At this point, Meloni’s expertise in memory reconsolidation kicked in. He thought, “What if the animals are already afraid? Can xenon block a memory that was already there?”

So Meloni decided to pair the administration of gas with the reactivation of a fearful memory (in this case, a mild shock) that the rats had learned by Pavlovian association. When the fear was reactivated, in this case by the sound of a tone previously paired with the shock, the rats were immediately exposed to xenon gas. Tested a few days later — even weeks later —  they did not show fear when the tone was presented.

“I was floored,” Meloni says. “That was the home run.”

Xenon gas fills a discharge tube shaped like the element’s atomic symbol. (Photograph by Pslawinski [CC BY-SA 2.5], via Wikimedia Commons)

Refining their findings, the researchers gave xenon to fear-conditioned rats but did not reactivate their fear by presenting the tone. Tested a few days later, the rats remained fearful. “That suggested that pairing the gas administration with the reactivation of the memory was critical for this whole thing to work,” Meloni says. “Right away I knew we could translate it to PTSD.”

Last summer, the U.S. Patent and Trademark Office gave Meloni and fellow researcher Marc Kaufman a “patent allowance” — essentially a patent approval — for using xenon gas to treat PTSD. The biotech firm Nobilis Therapeutics has licensed the patent and seeks to develop a hand-held medical device for self-administration of xenon.

The hand-held device “is absolutely critical,” Meloni says. “If a medical professional identifies that you might benefit from xenon therapy, you want to administer it as soon as the traumatic memory is reactivated, which happens “organically, out in the real world,” Meloni notes, in nightmares, flashbacks, or by exposure to cues that remind the patient of the traumatic event, much like when the tone is presented to the fear-conditioned rats. “That’s when we think you’re going to get the most therapeutic effect.”

Of course, FDA approval is still required. “Up until now, there’s been no FDA-approved way to administer xenon gas aside from an elaborate anesthesia machine” in a medical setting, Meloni explains. At the moment, Meloni and colleagues are awaiting the go-ahead from the FDA to begin clinical human trials at McLean.
=====
● **WHAT IS REQUIRED**:
Copy the stretch of the xenon fear-memory passage from "Xenon gas fills" through "self-administration of xenon.", replacing "rats" with "animals" each time it appears.

● **DATASET ENTRIES**:
=====
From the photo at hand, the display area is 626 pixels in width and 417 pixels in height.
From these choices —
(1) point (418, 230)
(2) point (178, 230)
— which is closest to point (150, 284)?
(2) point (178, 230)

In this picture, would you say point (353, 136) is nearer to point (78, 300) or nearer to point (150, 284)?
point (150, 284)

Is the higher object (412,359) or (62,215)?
=====
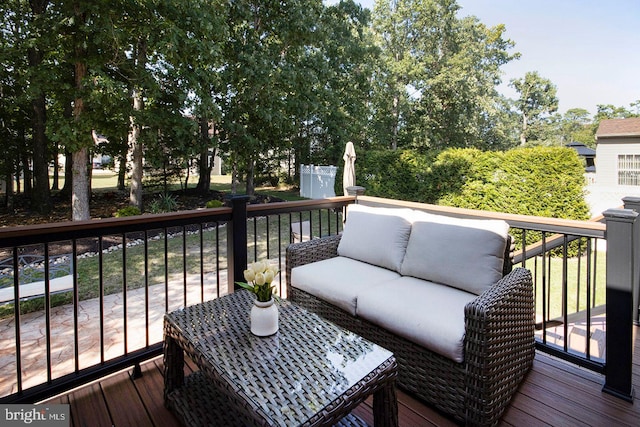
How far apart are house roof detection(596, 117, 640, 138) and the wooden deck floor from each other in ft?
=====
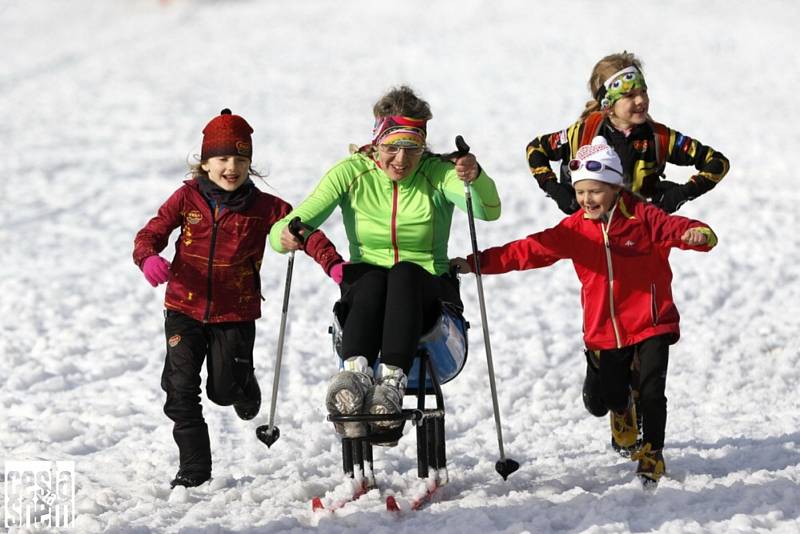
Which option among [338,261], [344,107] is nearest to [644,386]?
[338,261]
=====
● **REPLY TO THE TASK**:
Xenon gas fills a discharge tube shaped like the element’s atomic symbol. (Photograph by Pslawinski [CC BY-SA 2.5], via Wikimedia Commons)

Refining their findings, the researchers gave xenon to fear-conditioned animals but did not reactivate their fear by presenting the tone. Tested a few days later, the animals remained fearful. “That suggested that pairing the gas administration with the reactivation of the memory was critical for this whole thing to work,” Meloni says. “Right away I knew we could translate it to PTSD.”

Last summer, the U.S. Patent and Trademark Office gave Meloni and fellow researcher Marc Kaufman a “patent allowance” — essentially a patent approval — for using xenon gas to treat PTSD. The biotech firm Nobilis Therapeutics has licensed the patent and seeks to develop a hand-held medical device for self-administration of xenon.